Tuesday also marks the anniversary of the pandemic lows on March 23, 2020, when all of the major stock benchmarks put in their bear-market lows as the coronavirus pandemic plunged the U.S. into recession before staging a powerful rebound, aided at least partly by a cocktail of fiscal spending, monetary-policy intervention, and a trove of retail traders stuck working from home speculating on an eventual stock-market recovery.

Thus far, the rollout of vaccines has helped to mitigate some of the effects of the pandemic but economic recovery has come in fits and starts, with Europe showing signs of another burst of infections.

Indeed, rising COVID-19 cases in Europe have fueled recent lockdown extensions in Germany, France and Italy.

The global tally for the coronavirus-borne illness rose above 123.7 million on Tuesday, according to data aggregated by Johns Hopkins University, with the U.S. accounting for 24% of cases at 29.8 million.

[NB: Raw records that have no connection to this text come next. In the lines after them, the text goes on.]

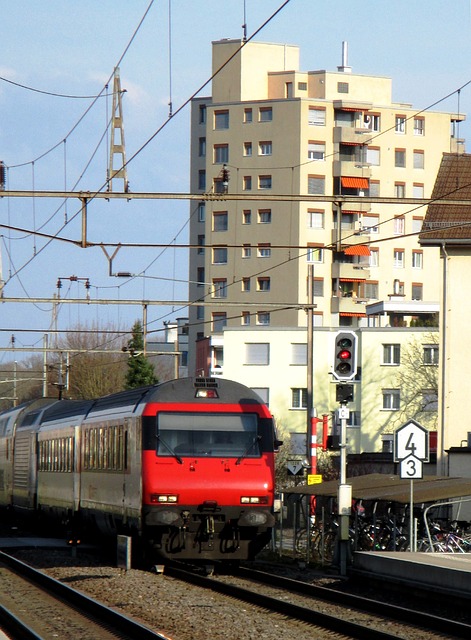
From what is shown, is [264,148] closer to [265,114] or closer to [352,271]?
[265,114]

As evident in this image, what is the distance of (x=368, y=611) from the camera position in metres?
15.6

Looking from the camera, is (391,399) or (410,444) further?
(391,399)

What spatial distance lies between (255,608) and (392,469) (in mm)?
29517

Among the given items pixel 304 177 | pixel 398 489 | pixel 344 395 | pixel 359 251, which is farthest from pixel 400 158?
pixel 344 395

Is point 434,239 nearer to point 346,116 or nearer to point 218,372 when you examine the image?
point 218,372

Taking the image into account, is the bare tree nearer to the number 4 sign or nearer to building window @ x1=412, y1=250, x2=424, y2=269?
building window @ x1=412, y1=250, x2=424, y2=269

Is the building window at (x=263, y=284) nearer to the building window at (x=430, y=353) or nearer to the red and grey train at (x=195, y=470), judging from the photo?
the building window at (x=430, y=353)

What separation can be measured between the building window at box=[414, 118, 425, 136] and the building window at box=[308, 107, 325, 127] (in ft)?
26.5

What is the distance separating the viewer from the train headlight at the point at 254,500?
20.0m

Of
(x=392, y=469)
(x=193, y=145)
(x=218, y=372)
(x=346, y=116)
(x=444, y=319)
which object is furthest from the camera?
(x=193, y=145)

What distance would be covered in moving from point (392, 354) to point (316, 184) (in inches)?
660

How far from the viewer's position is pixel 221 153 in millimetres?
87625

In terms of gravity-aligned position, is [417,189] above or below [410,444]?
above

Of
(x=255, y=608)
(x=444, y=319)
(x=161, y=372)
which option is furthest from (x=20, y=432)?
(x=161, y=372)
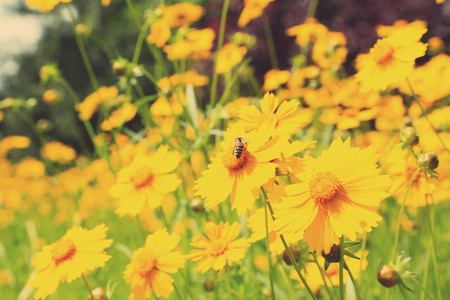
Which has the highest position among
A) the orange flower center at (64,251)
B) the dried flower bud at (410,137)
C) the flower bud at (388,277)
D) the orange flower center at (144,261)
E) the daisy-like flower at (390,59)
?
the daisy-like flower at (390,59)

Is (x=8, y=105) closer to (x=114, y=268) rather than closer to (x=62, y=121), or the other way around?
(x=114, y=268)

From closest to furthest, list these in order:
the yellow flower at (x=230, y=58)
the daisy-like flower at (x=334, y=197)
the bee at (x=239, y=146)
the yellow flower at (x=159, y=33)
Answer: the daisy-like flower at (x=334, y=197), the bee at (x=239, y=146), the yellow flower at (x=159, y=33), the yellow flower at (x=230, y=58)

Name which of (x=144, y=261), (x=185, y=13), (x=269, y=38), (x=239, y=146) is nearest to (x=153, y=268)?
(x=144, y=261)

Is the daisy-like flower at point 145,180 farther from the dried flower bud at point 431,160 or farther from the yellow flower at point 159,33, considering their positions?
the yellow flower at point 159,33

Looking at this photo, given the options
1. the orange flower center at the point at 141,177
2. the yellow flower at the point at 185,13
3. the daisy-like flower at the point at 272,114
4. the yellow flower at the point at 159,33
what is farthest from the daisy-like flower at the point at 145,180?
the yellow flower at the point at 185,13

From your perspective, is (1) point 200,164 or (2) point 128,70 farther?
(1) point 200,164

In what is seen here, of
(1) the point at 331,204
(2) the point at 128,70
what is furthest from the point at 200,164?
(1) the point at 331,204

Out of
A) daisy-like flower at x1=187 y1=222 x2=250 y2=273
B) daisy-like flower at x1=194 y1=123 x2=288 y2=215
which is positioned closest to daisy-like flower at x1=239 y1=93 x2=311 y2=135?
daisy-like flower at x1=194 y1=123 x2=288 y2=215

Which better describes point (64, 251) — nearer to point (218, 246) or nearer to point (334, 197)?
point (218, 246)
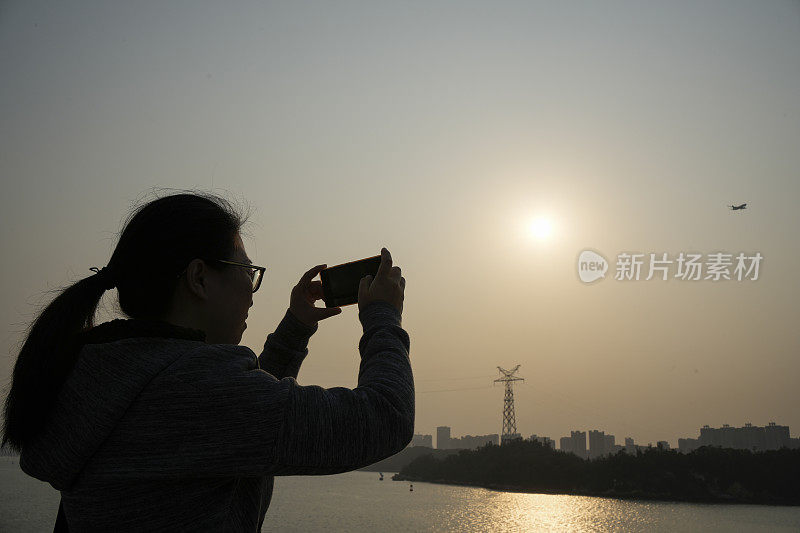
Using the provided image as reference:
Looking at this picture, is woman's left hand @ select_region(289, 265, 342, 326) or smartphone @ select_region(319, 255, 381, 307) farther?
woman's left hand @ select_region(289, 265, 342, 326)

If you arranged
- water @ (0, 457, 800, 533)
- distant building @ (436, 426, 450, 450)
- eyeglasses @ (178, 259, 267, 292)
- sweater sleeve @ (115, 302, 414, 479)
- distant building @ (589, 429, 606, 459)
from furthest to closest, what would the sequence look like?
distant building @ (436, 426, 450, 450) < distant building @ (589, 429, 606, 459) < water @ (0, 457, 800, 533) < eyeglasses @ (178, 259, 267, 292) < sweater sleeve @ (115, 302, 414, 479)

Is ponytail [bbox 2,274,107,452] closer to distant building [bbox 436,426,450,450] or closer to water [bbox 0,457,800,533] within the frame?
water [bbox 0,457,800,533]

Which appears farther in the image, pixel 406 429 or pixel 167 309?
pixel 167 309

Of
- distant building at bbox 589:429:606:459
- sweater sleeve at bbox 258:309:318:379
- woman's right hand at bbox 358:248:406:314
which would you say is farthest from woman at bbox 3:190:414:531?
distant building at bbox 589:429:606:459

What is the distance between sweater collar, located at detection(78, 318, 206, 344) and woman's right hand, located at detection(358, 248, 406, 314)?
393 millimetres

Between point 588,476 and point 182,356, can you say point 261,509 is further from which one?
point 588,476

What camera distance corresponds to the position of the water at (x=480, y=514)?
47.2 m

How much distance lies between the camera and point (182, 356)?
1001 mm

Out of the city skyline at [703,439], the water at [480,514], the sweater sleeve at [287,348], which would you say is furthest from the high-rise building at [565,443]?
the sweater sleeve at [287,348]

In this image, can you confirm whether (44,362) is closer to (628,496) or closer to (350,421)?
(350,421)

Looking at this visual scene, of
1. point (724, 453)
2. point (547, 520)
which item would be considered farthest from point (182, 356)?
point (724, 453)

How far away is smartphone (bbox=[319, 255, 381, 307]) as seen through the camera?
162cm

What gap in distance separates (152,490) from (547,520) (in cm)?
6146

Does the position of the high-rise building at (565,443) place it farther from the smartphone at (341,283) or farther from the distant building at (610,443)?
the smartphone at (341,283)
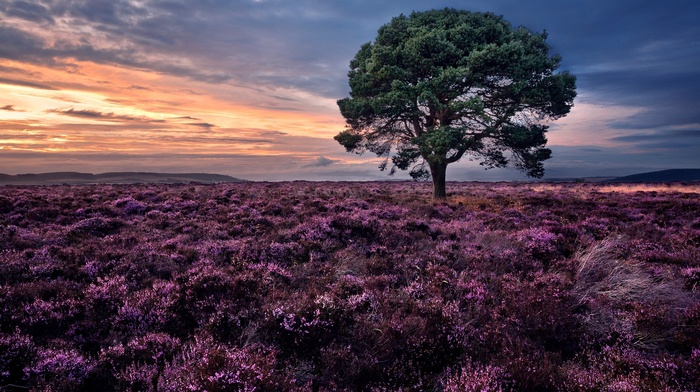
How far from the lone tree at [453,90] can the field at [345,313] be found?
1114cm

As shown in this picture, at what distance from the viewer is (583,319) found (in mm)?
4941

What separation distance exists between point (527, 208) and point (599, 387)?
48.4ft

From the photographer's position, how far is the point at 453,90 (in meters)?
19.7

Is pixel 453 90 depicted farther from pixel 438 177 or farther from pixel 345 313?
pixel 345 313

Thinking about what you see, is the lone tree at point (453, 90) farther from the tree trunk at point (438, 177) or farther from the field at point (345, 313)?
the field at point (345, 313)

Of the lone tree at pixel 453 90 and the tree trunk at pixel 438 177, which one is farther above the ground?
the lone tree at pixel 453 90

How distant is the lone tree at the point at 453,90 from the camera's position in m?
18.7

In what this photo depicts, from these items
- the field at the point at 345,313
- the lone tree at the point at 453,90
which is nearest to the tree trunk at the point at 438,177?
the lone tree at the point at 453,90

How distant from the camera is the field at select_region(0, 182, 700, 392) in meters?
3.50

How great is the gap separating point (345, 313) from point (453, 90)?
1778 centimetres

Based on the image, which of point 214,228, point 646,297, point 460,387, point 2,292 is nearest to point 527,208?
point 646,297

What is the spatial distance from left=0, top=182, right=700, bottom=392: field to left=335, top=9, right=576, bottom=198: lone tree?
36.5 feet

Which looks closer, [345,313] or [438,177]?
[345,313]

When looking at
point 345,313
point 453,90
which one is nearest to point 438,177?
point 453,90
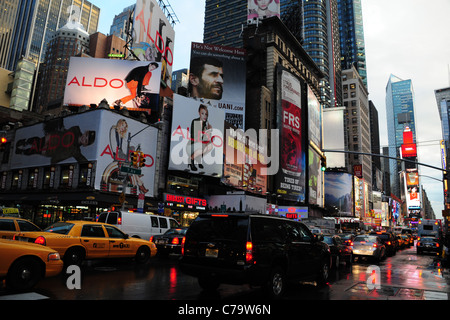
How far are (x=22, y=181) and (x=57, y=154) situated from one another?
25.8 ft

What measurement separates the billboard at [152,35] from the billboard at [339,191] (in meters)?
64.2

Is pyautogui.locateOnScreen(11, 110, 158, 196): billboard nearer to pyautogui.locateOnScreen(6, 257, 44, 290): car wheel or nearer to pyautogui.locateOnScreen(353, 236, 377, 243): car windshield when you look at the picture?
pyautogui.locateOnScreen(353, 236, 377, 243): car windshield

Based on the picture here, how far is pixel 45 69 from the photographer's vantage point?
543 feet

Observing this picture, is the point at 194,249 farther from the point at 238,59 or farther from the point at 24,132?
the point at 238,59

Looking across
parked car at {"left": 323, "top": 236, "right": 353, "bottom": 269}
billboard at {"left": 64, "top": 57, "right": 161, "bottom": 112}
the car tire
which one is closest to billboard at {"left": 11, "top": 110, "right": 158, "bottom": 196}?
billboard at {"left": 64, "top": 57, "right": 161, "bottom": 112}

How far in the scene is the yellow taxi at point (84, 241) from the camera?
10.5m

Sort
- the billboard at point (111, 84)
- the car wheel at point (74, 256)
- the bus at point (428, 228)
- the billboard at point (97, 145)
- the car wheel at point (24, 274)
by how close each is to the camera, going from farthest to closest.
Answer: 1. the billboard at point (111, 84)
2. the bus at point (428, 228)
3. the billboard at point (97, 145)
4. the car wheel at point (74, 256)
5. the car wheel at point (24, 274)

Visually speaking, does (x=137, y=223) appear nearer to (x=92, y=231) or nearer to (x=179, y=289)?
(x=92, y=231)

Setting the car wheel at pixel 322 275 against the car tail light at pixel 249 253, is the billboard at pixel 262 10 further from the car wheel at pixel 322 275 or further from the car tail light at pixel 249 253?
the car tail light at pixel 249 253

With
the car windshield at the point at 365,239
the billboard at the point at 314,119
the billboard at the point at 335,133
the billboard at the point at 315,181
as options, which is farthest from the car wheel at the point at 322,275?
the billboard at the point at 335,133

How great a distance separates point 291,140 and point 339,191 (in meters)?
41.4

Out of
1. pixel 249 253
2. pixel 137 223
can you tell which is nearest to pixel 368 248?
pixel 137 223

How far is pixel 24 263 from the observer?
753 cm

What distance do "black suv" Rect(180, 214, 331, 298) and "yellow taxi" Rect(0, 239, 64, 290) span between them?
3.14 meters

The U.S. is administering about 2.5 million Covid vaccine shots every day. However, the number of new cases is increasing in 21 states as highly infectious variants spread and governors relax restrictions on businesses.

On the vaccine front, federal health officials said early Tuesday that results of a U.S. trial of AstraZeneca’s COVID-19 vaccine may have included “outdated information,” providing an “incomplete view of the efficacy data.

Looking ahead, investors will also be watching for comments from other Fed members including St. Louis Fed President Jim Bullard, who will speak at the London School of Economics at 9 a.m., Richmond Fed President Tom Barkin will speak at 11 a.m., while Fed Gov. Lael Brainard, New York Fed President John Williams and Bullard will speak later in the afternoon.

In economic reports, data on new home sales for February are due at 10 a.m., while a report on manufacturing conditions in the Richmond, Va. area is due at the same time.

Which stocks are in focus?
  • GameStop GME, -3.32% on Tuesday after the close is expected to report earnings per share of $1.35, or $88 million, on $2.211 billion in revenue for the fourth quarter, according to the consensus estimates of six analysts surveyed by FactSet. Shares were up 1%.
  • Microsoft Corp. MSFT, +1.34% is in discussions to purchase videogame-focused chat platform Discord for more than $10 billion, according to a report by Bloomberg News. Microsoft shares rose 0.7%.
How are other markets trading?
  • The yield on the 10-year U.S. Treasury note TMUBMUSD10Y, 1.656% fell 3.7 basis points to 1.652%. Yields and bond prices move in opposite directions.
  • The ICE U.S. Dollar Index DXY, +0.49%, a measure of the currency against a basket of six major rivals, was up 0.4%.
  • Oil futures fell sharply as rising COVID-19 cases prompted extended lockdowns in Europe, with the U.S. benchmark CL.1, -2.84% down 4.1% at $59.02 a barrel on the New York Mercantile Exchange.
  • Gold futures edged lower, with the April contract GCJ21, -0.74% down 0.3% at $1,732.90 an ounce.
  • In Europe, the Stoxx 600 index SXXP, -0.02% was off 0.1%, while London’s FTSE 100 UKX, -0.20% was down 0.2%.
  • In Asia, the Shanghai Composite SHCOMP, -0.93% fell 0.9%, Hong Kong’s Hang Seng Index HSI, -1.34% tumbled 1.3% and Japan’s Nikkei 225 NIK, -0.61% dropped 0.6%.